Work to complete - Lines from the one with "特写镜头法式修剪和被打开的指甲油瓶 妇女手关心 r 库存照片" up to and including the one with "(01202 558833)<br />" are to be copied exactly from the records below, without their pictures.

Task material -
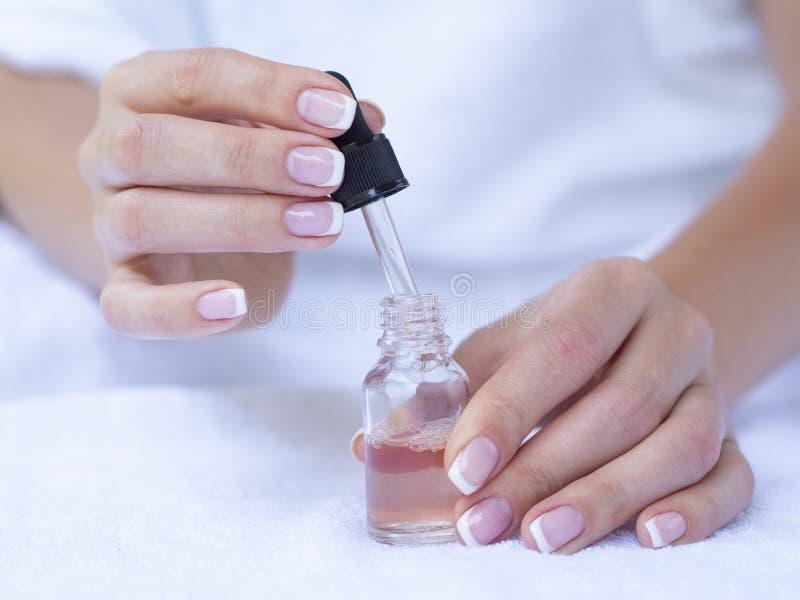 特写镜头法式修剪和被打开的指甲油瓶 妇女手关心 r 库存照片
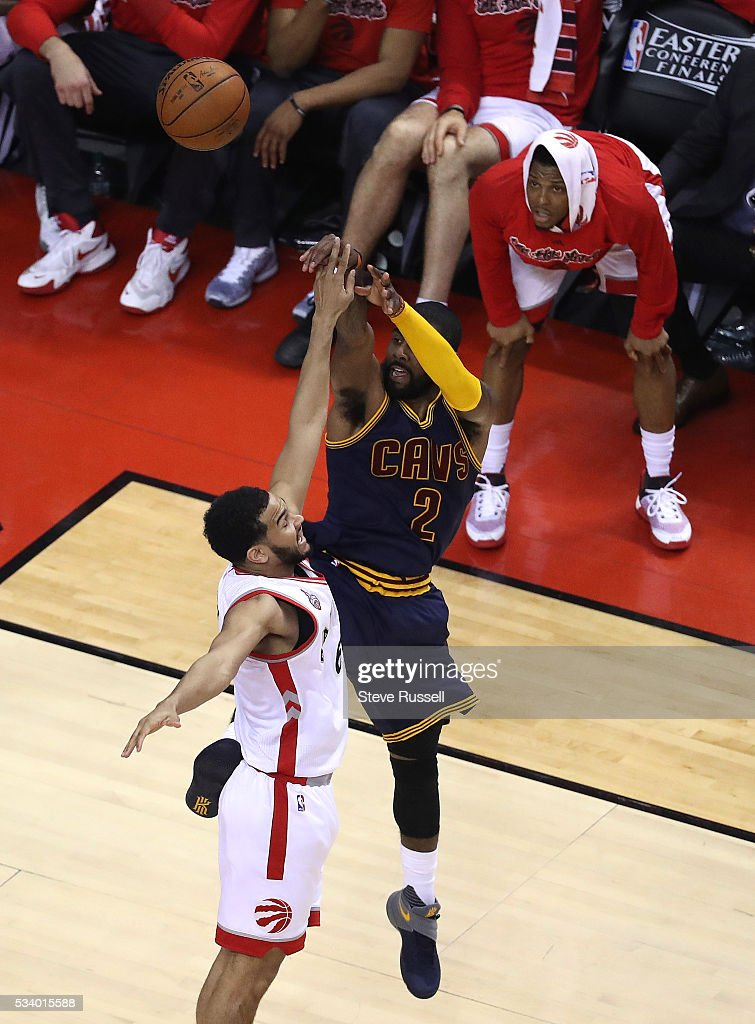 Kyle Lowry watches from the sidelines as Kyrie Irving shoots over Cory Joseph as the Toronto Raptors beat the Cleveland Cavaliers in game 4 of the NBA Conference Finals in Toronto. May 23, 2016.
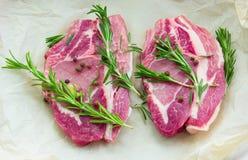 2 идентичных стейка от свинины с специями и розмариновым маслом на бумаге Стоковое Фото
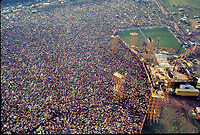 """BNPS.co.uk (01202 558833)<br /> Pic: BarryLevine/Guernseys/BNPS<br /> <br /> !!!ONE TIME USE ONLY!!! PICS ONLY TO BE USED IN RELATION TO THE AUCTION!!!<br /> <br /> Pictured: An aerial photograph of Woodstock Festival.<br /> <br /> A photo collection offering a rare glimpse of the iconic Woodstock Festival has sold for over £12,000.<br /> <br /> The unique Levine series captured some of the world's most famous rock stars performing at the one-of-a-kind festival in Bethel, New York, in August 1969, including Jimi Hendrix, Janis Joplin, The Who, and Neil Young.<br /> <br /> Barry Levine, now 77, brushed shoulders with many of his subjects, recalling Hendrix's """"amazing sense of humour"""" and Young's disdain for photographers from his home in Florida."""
...
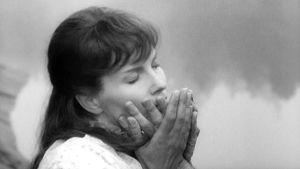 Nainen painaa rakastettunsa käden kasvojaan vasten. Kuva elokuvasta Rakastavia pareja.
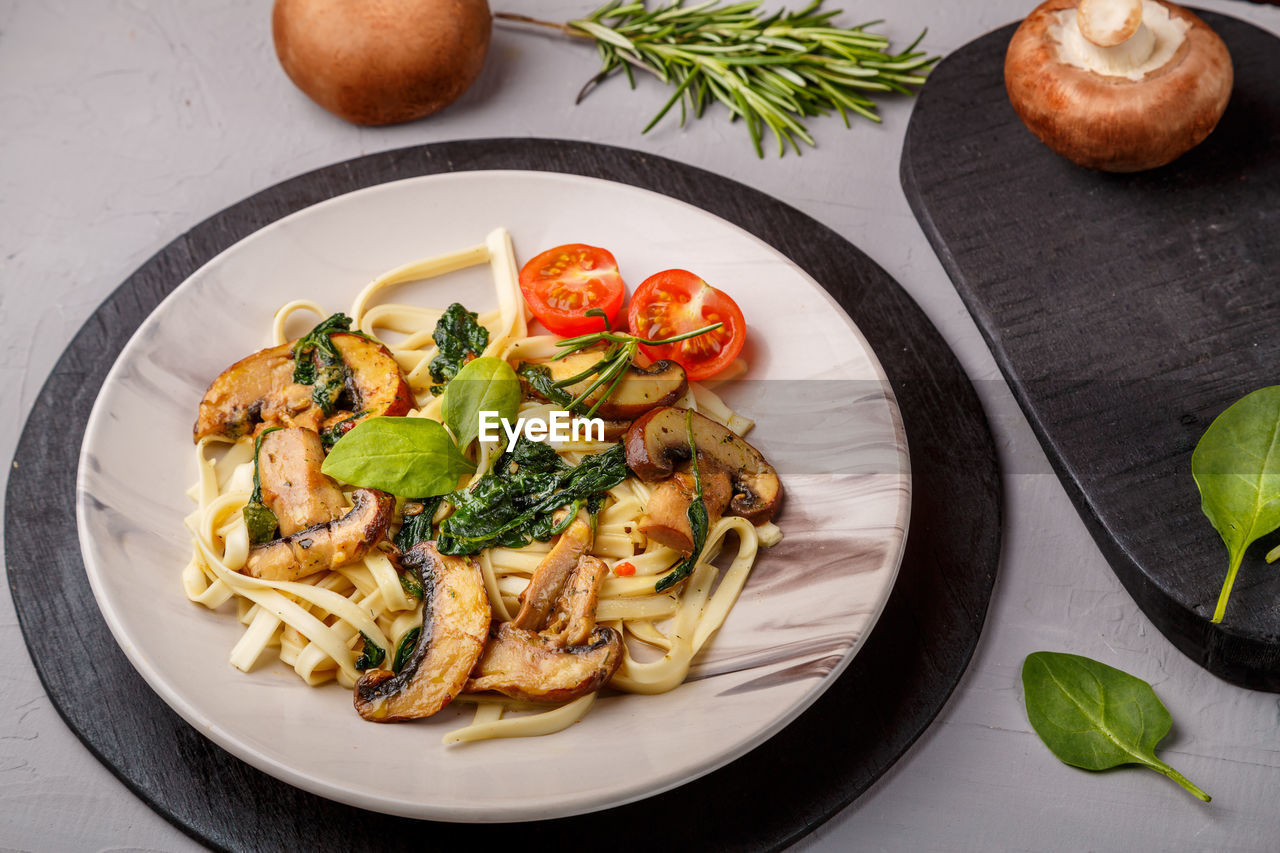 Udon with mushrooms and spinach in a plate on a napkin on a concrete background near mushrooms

Answer space -
 特写镜头法式修剪和被打开的指甲油瓶 妇女手关心 r 库存照片
 Kyle Lowry watches from the sidelines as Kyrie Irving shoots over Cory Joseph as the Toronto Raptors beat the Cleveland Cavaliers in game 4 of the NBA Conference Finals in Toronto. May 23, 2016.
 2 идентичных стейка от свинины с специями и розмариновым маслом на бумаге Стоковое Фото
 """BNPS.co.uk (01202 558833)<br /> Pic: BarryLevine/Guernseys/BNPS<br /> <br /> !!!ONE TIME USE ONLY!!! PICS ONLY TO BE USED IN RELATION TO THE AUCTION!!!<br /> <br /> Pictured: An aerial photograph of Woodstock Festival.<br /> <br /> A photo collection offering a rare glimpse of the iconic Woodstock Festival has sold for over £12,000.<br /> <br /> The unique Levine series captured some of the world's most famous rock stars performing at the one-of-a-kind festival in Bethel, New York, in August 1969, including Jimi Hendrix, Janis Joplin, The Who, and Neil Young.<br /> <br /> Barry Levine, now 77, brushed shoulders with many of his subjects, recalling Hendrix's """"amazing sense of humour"""" and Young's disdain for photographers from his home in Florida."""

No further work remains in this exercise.